* _TEXTE SOURCE_:

☆ ☆ ☆

Positionnés en arc, les candidats de l’islam politique se présentent sous diverses facettes, de cheikh Abdelfettah Mourou, le grand notable bourgeois d’Ennahdha poussé par certains non sans calculs, à Seif Eddine Makhlouf, l’avocat des salafistes, mais aussi Hamadi Jebali, en antisystème nahdhaoui, et les sous-marins non déclarés. Hachemi Hamdi compte capter des voix islamistes. Kais Saied en est assuré. Son électorat est quasiment bloqué : des jeunes, instruits (bac+), identitaires et anticorruption.
Chamboule-tout
Ce qui change avec l’incarcération de Nabil Karoui, c’est la focalisation du clivage pour ou contre Karoui ? La question est forcée autour d’une confrontation entre un pack «corruption, corrompus, malversation» et un autre, «anticorruption, anti-malversation». A ce grand choix, s’ajoute une question sous-jacente telle que s’emploient à véhiculer ses partisans: «Peut-on laisser des corrompus tout acheter, tout utiliser, pour flouer les électeurs et usurper le pouvoir ? Quelles concessions démocratiques seraient à consentir pour leur barrer la voie de la magistrature suprême ? Chahed, s’exposant frontalement en première ligne, met tout son poids. Parmi les bénéfices de ce statut, la relégation au second plan, sinon le gommage, de son bilan de 3 ans à la Kasbah. Reste à savoir si cette confrontation féroce est capable de se convertir en suffrages additionnels significatifs. Mais les dés sont jetés.
Les deals
La démocratie ne nourrissant pas son homme toute seule, il va falloir chercher à renflouer les caisses vides de l’Etat. Déjà boucler l’exercice 2019 sera une gageure. Démarrer à sec, le 1er janvier, avec à la tête de l’Etat un aventurier antisystème —ce qui n’est pas exclu pour le moment—, c’est la porte ouverte au chaos. La faillite de l’Etat sera celle de ses fournisseurs, de ses salariés, celle des ménages qui verront fondre leur épargne et s’évaporer leurs sources de revenu.
Alors où trouver de l’argent ? Avec tant d’incertitudes sur le pouvoir futur et ses alliances, plus encore dans un voisinage en ébullition, l’absence de toute garantie quant à une bonne utilisation des crédits, et le peu de détermination quant à des réformes douloureuses, quel est le bailleur de fonds qui se hasarderait à prêter encore plus ? Sur quelle base et avec quels engagements ?
La nécessité d’un nouveau deal économique et financier avec les puissances occidentales et les institutions financières multilatérales, régionales et internationales, et autres bailleurs de fonds (FMI, Banque mondiale, BEI, BERD, BAD, AFD…) s’impose en priorité absolue et immédiate. Les candidats les plus tangents et leurs alliés avec qui ils gouverneront ensemble se doivent de définir la plateforme suffisamment solide et persuasive à proposer aux partenaires de la Tunisie.
Le discours à peaufiner
La tâche n’est pas facile et guère gagnée d’avance. Seules une sincérité réelle et une détermination irréductible, accompagnant un plan d’urgence structuré et effectif, plaideront la cause de la Tunisie. Les termes du deal gagneraient à s’exprimer clairement autour d’un discours porteur : oui, vous nous avez donné beaucoup d’argent. Il sera désormais dépensé utilement.

☆ ☆ ☆

* _LISTE DES TÂCHES_:
a) Modifiez un passage du texte source sur la Tunisie : commencez aux mots « Positionnés en arc, les », arrêtez-vous après « identitaires et anticorruption. » et remplacez « électorat » par « socle électoral ».
b) D'après le texte source sur la Tunisie, combien d'années dure le bilan de Chahed à la Kasbah ?
c) Prolongez le texte source sur la situation politique et financière de la Tunisie à partir de sa dernière phrase.

(Lignes de données)

☆ ☆ ☆

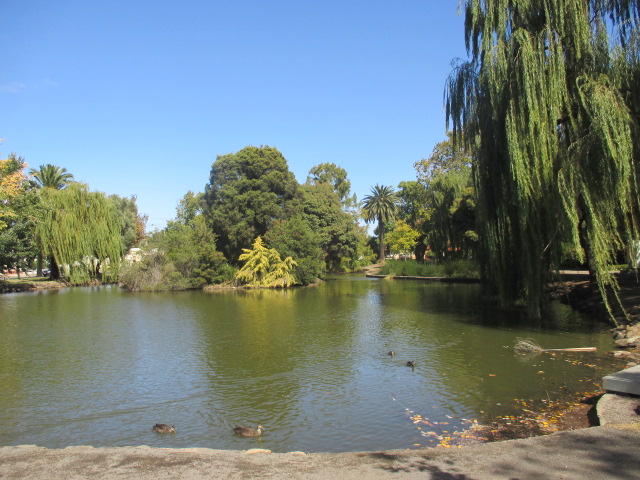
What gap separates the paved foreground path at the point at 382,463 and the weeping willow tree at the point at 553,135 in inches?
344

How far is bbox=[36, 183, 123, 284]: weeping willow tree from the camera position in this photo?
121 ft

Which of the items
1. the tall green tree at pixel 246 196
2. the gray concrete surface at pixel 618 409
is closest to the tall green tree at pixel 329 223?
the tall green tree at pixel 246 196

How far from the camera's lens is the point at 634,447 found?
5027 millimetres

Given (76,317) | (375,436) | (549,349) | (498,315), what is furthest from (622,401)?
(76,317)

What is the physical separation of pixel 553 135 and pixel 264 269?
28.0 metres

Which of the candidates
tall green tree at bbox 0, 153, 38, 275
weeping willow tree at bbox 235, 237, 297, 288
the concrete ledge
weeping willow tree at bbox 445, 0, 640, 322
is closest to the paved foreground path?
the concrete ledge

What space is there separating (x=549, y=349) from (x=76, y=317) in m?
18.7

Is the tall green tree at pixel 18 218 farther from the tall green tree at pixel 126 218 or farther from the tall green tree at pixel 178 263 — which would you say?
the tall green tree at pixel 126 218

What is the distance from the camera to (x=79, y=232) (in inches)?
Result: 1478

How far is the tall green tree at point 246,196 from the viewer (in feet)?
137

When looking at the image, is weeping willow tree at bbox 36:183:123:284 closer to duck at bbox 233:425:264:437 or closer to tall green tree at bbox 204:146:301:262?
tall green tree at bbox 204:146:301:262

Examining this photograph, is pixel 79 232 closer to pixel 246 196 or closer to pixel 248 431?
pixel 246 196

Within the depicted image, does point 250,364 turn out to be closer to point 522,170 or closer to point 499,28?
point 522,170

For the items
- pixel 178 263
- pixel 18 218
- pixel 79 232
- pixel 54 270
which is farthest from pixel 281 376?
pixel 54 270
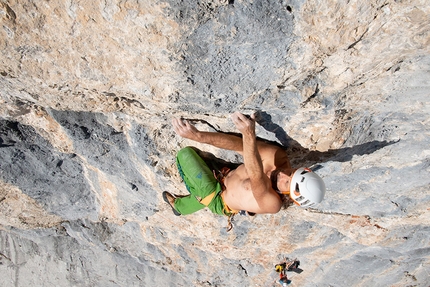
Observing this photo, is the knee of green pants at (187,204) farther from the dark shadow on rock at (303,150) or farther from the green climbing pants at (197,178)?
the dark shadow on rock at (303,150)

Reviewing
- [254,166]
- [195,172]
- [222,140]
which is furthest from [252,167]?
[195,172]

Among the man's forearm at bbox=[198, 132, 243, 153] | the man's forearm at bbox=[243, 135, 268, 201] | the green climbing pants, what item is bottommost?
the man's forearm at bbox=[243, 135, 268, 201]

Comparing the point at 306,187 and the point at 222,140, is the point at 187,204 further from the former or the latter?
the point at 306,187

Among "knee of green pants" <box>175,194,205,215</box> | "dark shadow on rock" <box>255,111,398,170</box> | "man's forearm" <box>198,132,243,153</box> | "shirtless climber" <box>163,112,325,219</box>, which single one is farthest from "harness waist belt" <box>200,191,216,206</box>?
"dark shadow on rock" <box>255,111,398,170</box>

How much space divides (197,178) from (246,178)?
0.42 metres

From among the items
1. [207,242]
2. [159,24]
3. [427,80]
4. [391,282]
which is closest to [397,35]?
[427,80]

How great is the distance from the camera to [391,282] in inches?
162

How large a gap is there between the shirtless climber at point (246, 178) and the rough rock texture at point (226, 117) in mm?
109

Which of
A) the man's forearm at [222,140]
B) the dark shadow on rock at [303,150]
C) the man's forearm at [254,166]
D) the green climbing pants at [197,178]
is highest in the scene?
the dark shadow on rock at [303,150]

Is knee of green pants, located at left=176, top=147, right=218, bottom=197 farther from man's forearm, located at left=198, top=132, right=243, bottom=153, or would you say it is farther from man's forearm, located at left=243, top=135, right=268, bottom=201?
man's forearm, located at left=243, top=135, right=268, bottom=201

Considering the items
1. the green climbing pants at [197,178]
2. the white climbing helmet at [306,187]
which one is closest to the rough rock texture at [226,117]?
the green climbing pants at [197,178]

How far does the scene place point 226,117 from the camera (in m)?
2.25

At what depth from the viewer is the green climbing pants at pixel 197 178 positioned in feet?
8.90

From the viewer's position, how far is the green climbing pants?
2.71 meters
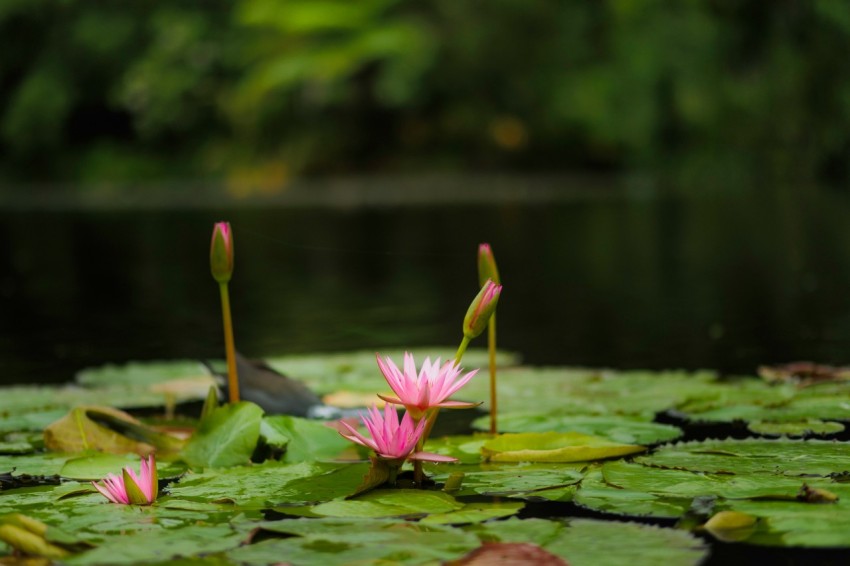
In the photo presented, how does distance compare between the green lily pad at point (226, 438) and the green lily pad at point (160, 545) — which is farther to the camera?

☆ ☆ ☆

* _RÉPONSES PAR TÂCHE_:
a)
Positionnés en arc, les candidats de l’islam politique se présentent sous diverses facettes, de cheikh Abdelfettah Mourou, le grand notable bourgeois d’Ennahdha poussé par certains non sans calculs, à Seif Eddine Makhlouf, l’avocat des salafistes, mais aussi Hamadi Jebali, en antisystème nahdhaoui, et les sous-marins non déclarés. Hachemi Hamdi compte capter des voix islamistes. Kais Saied en est assuré. Son socle électoral est quasiment bloqué : des jeunes, instruits (bac+), identitaires et anticorruption.

b) Trois ans.

c)
Nous allons dépenser moins, et nettement mieux en investissant, non dans les frais de fonctionnement, mais dans la restructuration d’avenir. La distribution des investissements publics ira prioritairement vers l’avenir, sur la base de stratégies et de politiques publiques à concevoir.
La fiscalité, l’imposition des ménages et des TPE / PME particulièrement, la redistribution sociale, et le désenclavement régional, le rééquilibrage des déficits seront au cœur de la nouvelle stratégie.
L’administration publique est à rebâtir. Nous devons congédier des gens en leur signant de gros chèques, attirer les grandes pointures qui font actuellement défaut, moderniser et performer.
Voici notre vision macroéconomique, notre conception d’une économie de marché et notre plan de baisse des prix, de requalification de créneaux porteurs comme le tourisme médical, de renforcement des services publics de première nécessité, à savoir la santé, l’éducation et le transport.
La chasse aux abus et rentes sera intensivement exercée.
La garantie, c’est la puissance de notre alliance politique et notre engagement à réformer le système politique.
Les alliances
Les délais sont très courts. C’est dès à présent que les alliances devraient être discutées, négociées et conclues. Gouverner avec qui ? Bien que la question ne soit pas du ressort direct du président qui sera élu. Sans préjuger des résultats des élections législatives du 6 octobre prochain, les rapprochements se préparent aujourd’hui, les programmes de gouvernement aussi. Les deux candidats qui s’opposeront au second tour solliciteront, sans aucun doute, chacun de son côté, le soutien des autres candidats recalés et leurs électeurs. Sur quelle base et avec quels accords pour l’avenir immédiat ?
Les contradictions suprêmes à dénouer par la suite sont nombreuses. Au tout premier plan, le dysfonctionnement institutionnel du système politique et le blocage de la décision. Habilement minée, la Constitution de 2014 laisse apparaître des failles pénalisantes. La loi électorale aussi, ainsi que nombre d’autres subtilités juridiques où se niche le diable.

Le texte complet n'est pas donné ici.